Creative Writer
Sorry for the microscopic Bloglet entries lately. It’s not that I don’t have anything long-winded to share, I’ve just been busy.
So has my mother because one of the rooms in the house has been completely dismantled. She unearthed everything that has ever been acquired for our home computer. This includes the original CD-ROM for Microsoft’s Creative Writer. I got it for my birthday in 1995. At that age, I enjoyed writing in school, especially themed poems and had fun playing around with the kid-friendly program. It was like a video game-slash-word processor and all the documents I created were splashed with intense clip-art, borders, and ridiculous fonts. Every button (i.e. cut, paste, undo) was accompanied by a sound effect and, if you got tired of the Writing Studio, you could tour around Imaginopolis.
By the time I got Creative Writer 2, I had a big, clunky laptop to work on up in my room and writing was my ‘thing.’ It wasn’t so much about how I could embellish school projects as how I could find an outlet for all that I wanted to say. I soon graduated to Microsoft Word and the rest is history.

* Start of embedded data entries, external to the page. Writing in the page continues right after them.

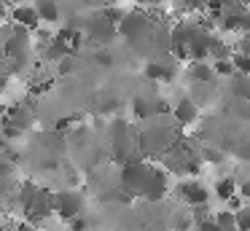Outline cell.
Instances as JSON below:
<instances>
[{
  "label": "cell",
  "mask_w": 250,
  "mask_h": 231,
  "mask_svg": "<svg viewBox=\"0 0 250 231\" xmlns=\"http://www.w3.org/2000/svg\"><path fill=\"white\" fill-rule=\"evenodd\" d=\"M83 35H86L89 41L100 43V46H108V43L116 41V35H119V27H116L113 21H110L108 16L103 14V11H97V14L89 16L86 27H83Z\"/></svg>",
  "instance_id": "6"
},
{
  "label": "cell",
  "mask_w": 250,
  "mask_h": 231,
  "mask_svg": "<svg viewBox=\"0 0 250 231\" xmlns=\"http://www.w3.org/2000/svg\"><path fill=\"white\" fill-rule=\"evenodd\" d=\"M94 59H97V64H103V67H110V64H113V54H110L108 48H100V51L94 54Z\"/></svg>",
  "instance_id": "25"
},
{
  "label": "cell",
  "mask_w": 250,
  "mask_h": 231,
  "mask_svg": "<svg viewBox=\"0 0 250 231\" xmlns=\"http://www.w3.org/2000/svg\"><path fill=\"white\" fill-rule=\"evenodd\" d=\"M194 229H196V231H221V229H218V223H215V218H212V215H205V218H196V220H194Z\"/></svg>",
  "instance_id": "21"
},
{
  "label": "cell",
  "mask_w": 250,
  "mask_h": 231,
  "mask_svg": "<svg viewBox=\"0 0 250 231\" xmlns=\"http://www.w3.org/2000/svg\"><path fill=\"white\" fill-rule=\"evenodd\" d=\"M11 21L14 27H22V30H38L41 27V19H38V11L33 8V5H14L11 8Z\"/></svg>",
  "instance_id": "10"
},
{
  "label": "cell",
  "mask_w": 250,
  "mask_h": 231,
  "mask_svg": "<svg viewBox=\"0 0 250 231\" xmlns=\"http://www.w3.org/2000/svg\"><path fill=\"white\" fill-rule=\"evenodd\" d=\"M178 196L180 202H186L188 207H207V199H210V191H207L205 183L199 180H180L178 183Z\"/></svg>",
  "instance_id": "7"
},
{
  "label": "cell",
  "mask_w": 250,
  "mask_h": 231,
  "mask_svg": "<svg viewBox=\"0 0 250 231\" xmlns=\"http://www.w3.org/2000/svg\"><path fill=\"white\" fill-rule=\"evenodd\" d=\"M229 89H231L234 100L250 105V75H234V78H229Z\"/></svg>",
  "instance_id": "12"
},
{
  "label": "cell",
  "mask_w": 250,
  "mask_h": 231,
  "mask_svg": "<svg viewBox=\"0 0 250 231\" xmlns=\"http://www.w3.org/2000/svg\"><path fill=\"white\" fill-rule=\"evenodd\" d=\"M73 67H76V59H73V54H67V57H62L60 62H57V73H60V75H70Z\"/></svg>",
  "instance_id": "23"
},
{
  "label": "cell",
  "mask_w": 250,
  "mask_h": 231,
  "mask_svg": "<svg viewBox=\"0 0 250 231\" xmlns=\"http://www.w3.org/2000/svg\"><path fill=\"white\" fill-rule=\"evenodd\" d=\"M202 161H207V164H223V161H226V153L207 145V148H202Z\"/></svg>",
  "instance_id": "19"
},
{
  "label": "cell",
  "mask_w": 250,
  "mask_h": 231,
  "mask_svg": "<svg viewBox=\"0 0 250 231\" xmlns=\"http://www.w3.org/2000/svg\"><path fill=\"white\" fill-rule=\"evenodd\" d=\"M83 207H86V202H83L81 191H76V188H65V191H57L54 193V215H60L62 220H76L81 218Z\"/></svg>",
  "instance_id": "5"
},
{
  "label": "cell",
  "mask_w": 250,
  "mask_h": 231,
  "mask_svg": "<svg viewBox=\"0 0 250 231\" xmlns=\"http://www.w3.org/2000/svg\"><path fill=\"white\" fill-rule=\"evenodd\" d=\"M245 3H248V5H250V0H245Z\"/></svg>",
  "instance_id": "28"
},
{
  "label": "cell",
  "mask_w": 250,
  "mask_h": 231,
  "mask_svg": "<svg viewBox=\"0 0 250 231\" xmlns=\"http://www.w3.org/2000/svg\"><path fill=\"white\" fill-rule=\"evenodd\" d=\"M172 118L178 126H194L199 121V105H196L191 97H180L172 107Z\"/></svg>",
  "instance_id": "8"
},
{
  "label": "cell",
  "mask_w": 250,
  "mask_h": 231,
  "mask_svg": "<svg viewBox=\"0 0 250 231\" xmlns=\"http://www.w3.org/2000/svg\"><path fill=\"white\" fill-rule=\"evenodd\" d=\"M119 188L129 199H146V202H162L169 191V172L156 167L148 159H132L121 164Z\"/></svg>",
  "instance_id": "1"
},
{
  "label": "cell",
  "mask_w": 250,
  "mask_h": 231,
  "mask_svg": "<svg viewBox=\"0 0 250 231\" xmlns=\"http://www.w3.org/2000/svg\"><path fill=\"white\" fill-rule=\"evenodd\" d=\"M178 124L164 121L162 116L151 118L146 126L137 132V156L140 159H162L169 148L180 140Z\"/></svg>",
  "instance_id": "2"
},
{
  "label": "cell",
  "mask_w": 250,
  "mask_h": 231,
  "mask_svg": "<svg viewBox=\"0 0 250 231\" xmlns=\"http://www.w3.org/2000/svg\"><path fill=\"white\" fill-rule=\"evenodd\" d=\"M231 64L237 70V75H250V57L245 54H231Z\"/></svg>",
  "instance_id": "20"
},
{
  "label": "cell",
  "mask_w": 250,
  "mask_h": 231,
  "mask_svg": "<svg viewBox=\"0 0 250 231\" xmlns=\"http://www.w3.org/2000/svg\"><path fill=\"white\" fill-rule=\"evenodd\" d=\"M110 150H113V159L121 161V164H126L132 159H140L137 156V134L121 118H116L113 126H110Z\"/></svg>",
  "instance_id": "4"
},
{
  "label": "cell",
  "mask_w": 250,
  "mask_h": 231,
  "mask_svg": "<svg viewBox=\"0 0 250 231\" xmlns=\"http://www.w3.org/2000/svg\"><path fill=\"white\" fill-rule=\"evenodd\" d=\"M215 223L221 231H237V220H234V210H218L215 215Z\"/></svg>",
  "instance_id": "15"
},
{
  "label": "cell",
  "mask_w": 250,
  "mask_h": 231,
  "mask_svg": "<svg viewBox=\"0 0 250 231\" xmlns=\"http://www.w3.org/2000/svg\"><path fill=\"white\" fill-rule=\"evenodd\" d=\"M210 64H212V73L221 75V78H234V75H237L231 59H223V62H210Z\"/></svg>",
  "instance_id": "18"
},
{
  "label": "cell",
  "mask_w": 250,
  "mask_h": 231,
  "mask_svg": "<svg viewBox=\"0 0 250 231\" xmlns=\"http://www.w3.org/2000/svg\"><path fill=\"white\" fill-rule=\"evenodd\" d=\"M188 81L191 84H212L215 73H212L210 62H191L188 64Z\"/></svg>",
  "instance_id": "11"
},
{
  "label": "cell",
  "mask_w": 250,
  "mask_h": 231,
  "mask_svg": "<svg viewBox=\"0 0 250 231\" xmlns=\"http://www.w3.org/2000/svg\"><path fill=\"white\" fill-rule=\"evenodd\" d=\"M234 54H245V57H250V35H239L237 46H234Z\"/></svg>",
  "instance_id": "24"
},
{
  "label": "cell",
  "mask_w": 250,
  "mask_h": 231,
  "mask_svg": "<svg viewBox=\"0 0 250 231\" xmlns=\"http://www.w3.org/2000/svg\"><path fill=\"white\" fill-rule=\"evenodd\" d=\"M215 3H218V5H221V8H223V11H226V8H234V5H242V3H245V0H215Z\"/></svg>",
  "instance_id": "26"
},
{
  "label": "cell",
  "mask_w": 250,
  "mask_h": 231,
  "mask_svg": "<svg viewBox=\"0 0 250 231\" xmlns=\"http://www.w3.org/2000/svg\"><path fill=\"white\" fill-rule=\"evenodd\" d=\"M137 5H143V8H156V5H162L164 0H135Z\"/></svg>",
  "instance_id": "27"
},
{
  "label": "cell",
  "mask_w": 250,
  "mask_h": 231,
  "mask_svg": "<svg viewBox=\"0 0 250 231\" xmlns=\"http://www.w3.org/2000/svg\"><path fill=\"white\" fill-rule=\"evenodd\" d=\"M231 54L234 51H229V46L223 41H212V46H210V57H212V62H223V59H231Z\"/></svg>",
  "instance_id": "16"
},
{
  "label": "cell",
  "mask_w": 250,
  "mask_h": 231,
  "mask_svg": "<svg viewBox=\"0 0 250 231\" xmlns=\"http://www.w3.org/2000/svg\"><path fill=\"white\" fill-rule=\"evenodd\" d=\"M143 73H146L148 81H156V84H172L175 81V64L164 62V59H151Z\"/></svg>",
  "instance_id": "9"
},
{
  "label": "cell",
  "mask_w": 250,
  "mask_h": 231,
  "mask_svg": "<svg viewBox=\"0 0 250 231\" xmlns=\"http://www.w3.org/2000/svg\"><path fill=\"white\" fill-rule=\"evenodd\" d=\"M234 220H237V231H250V204L234 210Z\"/></svg>",
  "instance_id": "17"
},
{
  "label": "cell",
  "mask_w": 250,
  "mask_h": 231,
  "mask_svg": "<svg viewBox=\"0 0 250 231\" xmlns=\"http://www.w3.org/2000/svg\"><path fill=\"white\" fill-rule=\"evenodd\" d=\"M33 8L38 11V19L41 24H54L57 19H60V8H57V0H35Z\"/></svg>",
  "instance_id": "13"
},
{
  "label": "cell",
  "mask_w": 250,
  "mask_h": 231,
  "mask_svg": "<svg viewBox=\"0 0 250 231\" xmlns=\"http://www.w3.org/2000/svg\"><path fill=\"white\" fill-rule=\"evenodd\" d=\"M180 11H205L210 0H175Z\"/></svg>",
  "instance_id": "22"
},
{
  "label": "cell",
  "mask_w": 250,
  "mask_h": 231,
  "mask_svg": "<svg viewBox=\"0 0 250 231\" xmlns=\"http://www.w3.org/2000/svg\"><path fill=\"white\" fill-rule=\"evenodd\" d=\"M215 193L223 202H231V199L237 196V180H234V177H221V180H215Z\"/></svg>",
  "instance_id": "14"
},
{
  "label": "cell",
  "mask_w": 250,
  "mask_h": 231,
  "mask_svg": "<svg viewBox=\"0 0 250 231\" xmlns=\"http://www.w3.org/2000/svg\"><path fill=\"white\" fill-rule=\"evenodd\" d=\"M156 30V21L148 11L137 8V11H126L124 19L119 21V35L126 38L132 46H148L151 48V38Z\"/></svg>",
  "instance_id": "3"
}]
</instances>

It’s interesting to consider how the use of computers has changed my life. We had this crotchety nun who taught us how to use them in grade school. I have to thank her, though, for making me learn how to be a fast, effective typist. I couldn’t write otherwise. The ideas come too fast for me not to know innately where the keys are. Does it matter that we learned using a program for Apple II computers? AKA the ones with the black screens and fluorescent green writing? Of course not. I’ve never been on the cutting edge of technology, but that’s not what’s important.
For a lot of people, the advent of AOL and especially instant messaging was the big turning point. Or it was Napster and downloadable music. For me, it was Creative Writer. It was the ability to put something on paper in a simplified way. The logistics of it have changed. I no longer save my work on brightly-colored floppy disks; I have an external hard drive. I haven’t used clip-art in years; I don’t even know what pictures Word 2007 has.

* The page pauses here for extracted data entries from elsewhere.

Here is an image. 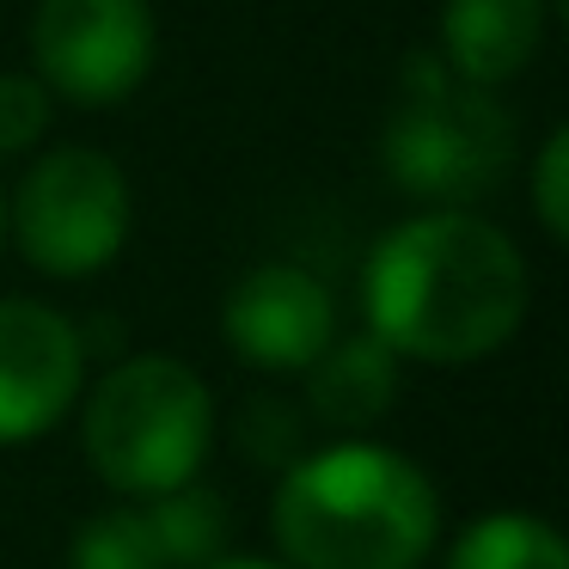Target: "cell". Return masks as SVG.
<instances>
[{
	"instance_id": "obj_1",
	"label": "cell",
	"mask_w": 569,
	"mask_h": 569,
	"mask_svg": "<svg viewBox=\"0 0 569 569\" xmlns=\"http://www.w3.org/2000/svg\"><path fill=\"white\" fill-rule=\"evenodd\" d=\"M532 300L527 258L471 209H422L373 246L361 270L368 331L429 368L483 361L520 331Z\"/></svg>"
},
{
	"instance_id": "obj_9",
	"label": "cell",
	"mask_w": 569,
	"mask_h": 569,
	"mask_svg": "<svg viewBox=\"0 0 569 569\" xmlns=\"http://www.w3.org/2000/svg\"><path fill=\"white\" fill-rule=\"evenodd\" d=\"M551 0H441V62L471 87H508L545 50Z\"/></svg>"
},
{
	"instance_id": "obj_18",
	"label": "cell",
	"mask_w": 569,
	"mask_h": 569,
	"mask_svg": "<svg viewBox=\"0 0 569 569\" xmlns=\"http://www.w3.org/2000/svg\"><path fill=\"white\" fill-rule=\"evenodd\" d=\"M0 246H7V190H0Z\"/></svg>"
},
{
	"instance_id": "obj_10",
	"label": "cell",
	"mask_w": 569,
	"mask_h": 569,
	"mask_svg": "<svg viewBox=\"0 0 569 569\" xmlns=\"http://www.w3.org/2000/svg\"><path fill=\"white\" fill-rule=\"evenodd\" d=\"M307 405L331 429H368L398 405V356L373 331L331 337L325 356L307 368Z\"/></svg>"
},
{
	"instance_id": "obj_16",
	"label": "cell",
	"mask_w": 569,
	"mask_h": 569,
	"mask_svg": "<svg viewBox=\"0 0 569 569\" xmlns=\"http://www.w3.org/2000/svg\"><path fill=\"white\" fill-rule=\"evenodd\" d=\"M532 214H539L545 239H557V246L569 239V129H551L532 160Z\"/></svg>"
},
{
	"instance_id": "obj_7",
	"label": "cell",
	"mask_w": 569,
	"mask_h": 569,
	"mask_svg": "<svg viewBox=\"0 0 569 569\" xmlns=\"http://www.w3.org/2000/svg\"><path fill=\"white\" fill-rule=\"evenodd\" d=\"M87 337L43 300H0V447L38 441L74 410Z\"/></svg>"
},
{
	"instance_id": "obj_3",
	"label": "cell",
	"mask_w": 569,
	"mask_h": 569,
	"mask_svg": "<svg viewBox=\"0 0 569 569\" xmlns=\"http://www.w3.org/2000/svg\"><path fill=\"white\" fill-rule=\"evenodd\" d=\"M380 166L405 197L466 209L490 197L515 166V123L490 87L459 80L441 56H405L392 117L380 129Z\"/></svg>"
},
{
	"instance_id": "obj_15",
	"label": "cell",
	"mask_w": 569,
	"mask_h": 569,
	"mask_svg": "<svg viewBox=\"0 0 569 569\" xmlns=\"http://www.w3.org/2000/svg\"><path fill=\"white\" fill-rule=\"evenodd\" d=\"M239 447H246L258 466H295L300 459V410L282 398H251L246 417H239Z\"/></svg>"
},
{
	"instance_id": "obj_6",
	"label": "cell",
	"mask_w": 569,
	"mask_h": 569,
	"mask_svg": "<svg viewBox=\"0 0 569 569\" xmlns=\"http://www.w3.org/2000/svg\"><path fill=\"white\" fill-rule=\"evenodd\" d=\"M160 56V26L148 0H38L31 68L50 99L80 111H111L136 99Z\"/></svg>"
},
{
	"instance_id": "obj_11",
	"label": "cell",
	"mask_w": 569,
	"mask_h": 569,
	"mask_svg": "<svg viewBox=\"0 0 569 569\" xmlns=\"http://www.w3.org/2000/svg\"><path fill=\"white\" fill-rule=\"evenodd\" d=\"M148 527H153V539H160V551L172 569H209L227 545V502L209 483L190 478V483H178V490L153 496Z\"/></svg>"
},
{
	"instance_id": "obj_8",
	"label": "cell",
	"mask_w": 569,
	"mask_h": 569,
	"mask_svg": "<svg viewBox=\"0 0 569 569\" xmlns=\"http://www.w3.org/2000/svg\"><path fill=\"white\" fill-rule=\"evenodd\" d=\"M221 337L263 373H307L337 337L331 288L300 263H258L221 300Z\"/></svg>"
},
{
	"instance_id": "obj_13",
	"label": "cell",
	"mask_w": 569,
	"mask_h": 569,
	"mask_svg": "<svg viewBox=\"0 0 569 569\" xmlns=\"http://www.w3.org/2000/svg\"><path fill=\"white\" fill-rule=\"evenodd\" d=\"M68 569H172L148 527V508H104L68 545Z\"/></svg>"
},
{
	"instance_id": "obj_2",
	"label": "cell",
	"mask_w": 569,
	"mask_h": 569,
	"mask_svg": "<svg viewBox=\"0 0 569 569\" xmlns=\"http://www.w3.org/2000/svg\"><path fill=\"white\" fill-rule=\"evenodd\" d=\"M441 527L422 466L380 441H337L282 471L270 532L295 569H417Z\"/></svg>"
},
{
	"instance_id": "obj_17",
	"label": "cell",
	"mask_w": 569,
	"mask_h": 569,
	"mask_svg": "<svg viewBox=\"0 0 569 569\" xmlns=\"http://www.w3.org/2000/svg\"><path fill=\"white\" fill-rule=\"evenodd\" d=\"M209 569H276V563H263V557H214Z\"/></svg>"
},
{
	"instance_id": "obj_5",
	"label": "cell",
	"mask_w": 569,
	"mask_h": 569,
	"mask_svg": "<svg viewBox=\"0 0 569 569\" xmlns=\"http://www.w3.org/2000/svg\"><path fill=\"white\" fill-rule=\"evenodd\" d=\"M129 178L99 148H50L7 197V233L31 270L80 282L117 263L129 239Z\"/></svg>"
},
{
	"instance_id": "obj_4",
	"label": "cell",
	"mask_w": 569,
	"mask_h": 569,
	"mask_svg": "<svg viewBox=\"0 0 569 569\" xmlns=\"http://www.w3.org/2000/svg\"><path fill=\"white\" fill-rule=\"evenodd\" d=\"M87 459L111 490L166 496L190 483L214 441V398L172 356H129L87 398Z\"/></svg>"
},
{
	"instance_id": "obj_14",
	"label": "cell",
	"mask_w": 569,
	"mask_h": 569,
	"mask_svg": "<svg viewBox=\"0 0 569 569\" xmlns=\"http://www.w3.org/2000/svg\"><path fill=\"white\" fill-rule=\"evenodd\" d=\"M56 99L38 74H0V160L7 153H31L50 136Z\"/></svg>"
},
{
	"instance_id": "obj_12",
	"label": "cell",
	"mask_w": 569,
	"mask_h": 569,
	"mask_svg": "<svg viewBox=\"0 0 569 569\" xmlns=\"http://www.w3.org/2000/svg\"><path fill=\"white\" fill-rule=\"evenodd\" d=\"M447 569H569V545L539 515H483L459 532Z\"/></svg>"
}]
</instances>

Technology keeps improving on itself season after season. I like to think that my writing grows up at that rate too. The escalating pace of modern life and rapid obsolescence mirrors my writing process. Maura Pennington Original First Drafts are as laughable as gigantic car-phones. But you have to start somewhere. So, thanks Creative Writer and the now-defunct department of Microsoft Kids!
Emma
OMG! There was a writing one of these too? I totally had the art one, which wiki reminds me was called Fine Artist. Those sound effects were brilliant. I wish grown-up Word had a ticking bomb to explode everything - so much more satisfying than “Select All”, “Delete”.
Oct 05, 2009 @ 7:21 am
admin
I know! I got the old disk to work and felt so much more engaged while writing when all the functions made noise. It was like I was conducting some weird symphony!
Oct 07, 2009 @ 3:27 pm
frycook
Anywhere you can still download this?